═══ 节选内容

跳转至

第五节 Prometheus 黑盒监控

前面我们主要介绍了 Prometheus 下如何进行白盒监控,我们监控主机的资源用量、容器的运行状态、数据库中间件的运行数据、自动发现 Kubernetes 集群中的资源等等,

这些都是支持业务和服务的基础设施,通过白盒能够了解其内部的实际运行状态,通过对监控指标的观察能够预判可能出现的问题,从而对潜在的不确定因素进行优化

而从完整的监控逻辑的角度,除了大量的应用白盒监控以外,还应该添加适当的 Blackbox(黑盒)监控,黑盒监控即以用户的身份测试服务的外部可见性,常见的黑盒监控包括 HTTP 探针TCP 探针 等用于检测站点或者服务的可访问性,以及访问效率等

黑盒监控相较于白盒监控最大的不同在于黑盒监控是以故障为导向当故障发生时,黑盒监控能快速发现故障,而白盒监控则侧重于主动发现或者预测潜在的问题。一个完善的监控目标是要能够从白盒的角度发现潜在问题,能够在黑盒的角度快速发现已经发生的问题

Blackbox ExporterPrometheus 社区提供的官方黑盒监控解决方案,其允许用户通过:HTTPHTTPSDNSTCP 以及 ICMP 的方式对网络进行探测

Marvelous Prometheus Blackbox alerts

2 快速安装 helm-prometheus-operator

kubectl create ns kube-mon
helm install prom-blackbox stable/prometheus-operator -f prometheus-operator-values.yml --namespace kube-mon

prometheus-operator-values.yml

# We don't need the alertmanager for this demo
alertmanager:
  enabled: false

# This configuration means all ServiceMonitors in the namespsace will be picked up
# Use with caution!

══════

== 练习 A ==
下面三句话是否与关于 Prometheus 黑盒监控的这段文字相符?每句请答“是”或“否”,并原样引出文中起决定作用的字句。(i) 黑盒监控是以用户的身份去测试服务的外部可见性。(ii) 白盒监控主要用于在故障发生时快速发现故障。(iii) 示例中的配置文件需要用到 alertmanager。
== 练习 B ==
请从这段讲 Prometheus 黑盒监控的文字停下的地方接着往下写。

═══ 所示记录

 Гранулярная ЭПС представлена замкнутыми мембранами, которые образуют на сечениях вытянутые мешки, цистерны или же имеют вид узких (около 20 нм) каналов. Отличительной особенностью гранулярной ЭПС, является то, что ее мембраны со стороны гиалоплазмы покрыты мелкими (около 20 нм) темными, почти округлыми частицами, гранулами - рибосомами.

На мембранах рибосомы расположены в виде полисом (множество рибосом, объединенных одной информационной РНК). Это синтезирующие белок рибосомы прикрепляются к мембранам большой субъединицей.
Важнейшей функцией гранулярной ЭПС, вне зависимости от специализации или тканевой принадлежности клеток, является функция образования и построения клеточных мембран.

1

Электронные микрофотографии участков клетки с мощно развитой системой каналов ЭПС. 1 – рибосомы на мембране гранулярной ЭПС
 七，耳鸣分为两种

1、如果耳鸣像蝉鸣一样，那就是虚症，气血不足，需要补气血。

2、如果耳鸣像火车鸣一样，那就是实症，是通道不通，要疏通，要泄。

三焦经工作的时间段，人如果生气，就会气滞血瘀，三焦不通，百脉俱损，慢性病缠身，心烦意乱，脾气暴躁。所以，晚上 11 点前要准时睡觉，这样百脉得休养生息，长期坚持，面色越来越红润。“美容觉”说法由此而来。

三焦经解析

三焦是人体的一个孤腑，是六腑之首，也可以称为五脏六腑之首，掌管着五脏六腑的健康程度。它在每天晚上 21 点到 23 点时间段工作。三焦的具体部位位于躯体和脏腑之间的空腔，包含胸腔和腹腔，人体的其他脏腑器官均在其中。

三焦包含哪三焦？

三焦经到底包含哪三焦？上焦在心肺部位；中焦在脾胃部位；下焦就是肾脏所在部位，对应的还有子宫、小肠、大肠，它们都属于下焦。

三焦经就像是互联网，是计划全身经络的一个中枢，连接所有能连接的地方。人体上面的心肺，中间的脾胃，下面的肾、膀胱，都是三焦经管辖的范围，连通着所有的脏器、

══════

== 参考答案 A ==
(i) 是:“黑盒监控即以用户的身份测试服务的外部可见性”
(ii) 否:“而白盒监控则侧重于主动发现或者预测潜在的问题”
(iii) 否:“We don't need the alertmanager for this demo”

== 参考答案 B ==
prometheus: 
  prometheusSpec:
    serviceMonitorSelectorNilUsesHelmValues: false
    serviceMonitorSelector: {}
$ helm install prom-blackbox stable/prometheus-operator -f prometheus-operator-values.yml --namespace kube-mon
NAME: prom-blackbox
LAST DEPLOYED: Tue Dec 17 10:17:02 2019
NAMESPACE: kube-mon
STATUS: deployed
REVISION: 1
NOTES:
The Prometheus Operator has been installed. Check its status by running:
  kubectl --namespace kube-mon get pods -l "release=prom-blackbox"

Visit https://github.com/coreos/prometheus-operator for instructions on how

2-1 快速安装 blackbox-exporter 服务

同样首先需要在 Kubernetes 集群中运行 blackbox-exporter 服务,同样通过一个 ConfigMap 资源对象来为 Blackbox 提供配置,如下所示:(prome-blackbox.yaml

apiVersion: v1
kind: ConfigMap
metadata:
  name: blackbox-config
  namespace: kube-mon
data:
  blackbox.yml: |-
    modules:
      http_2xx:  # http 检测模块  Blockbox-Exporter 中所有的探针均是以 Module 的信息进行配置
        prober: http
        timeout: 10s
        http:
          valid_http_versions: ["HTTP/1.1", "HTTP/2"]   
          valid_status_codes: [200]  # 这里最好作一个返回状态码,在grafana作图时,有明示---陈刚注释。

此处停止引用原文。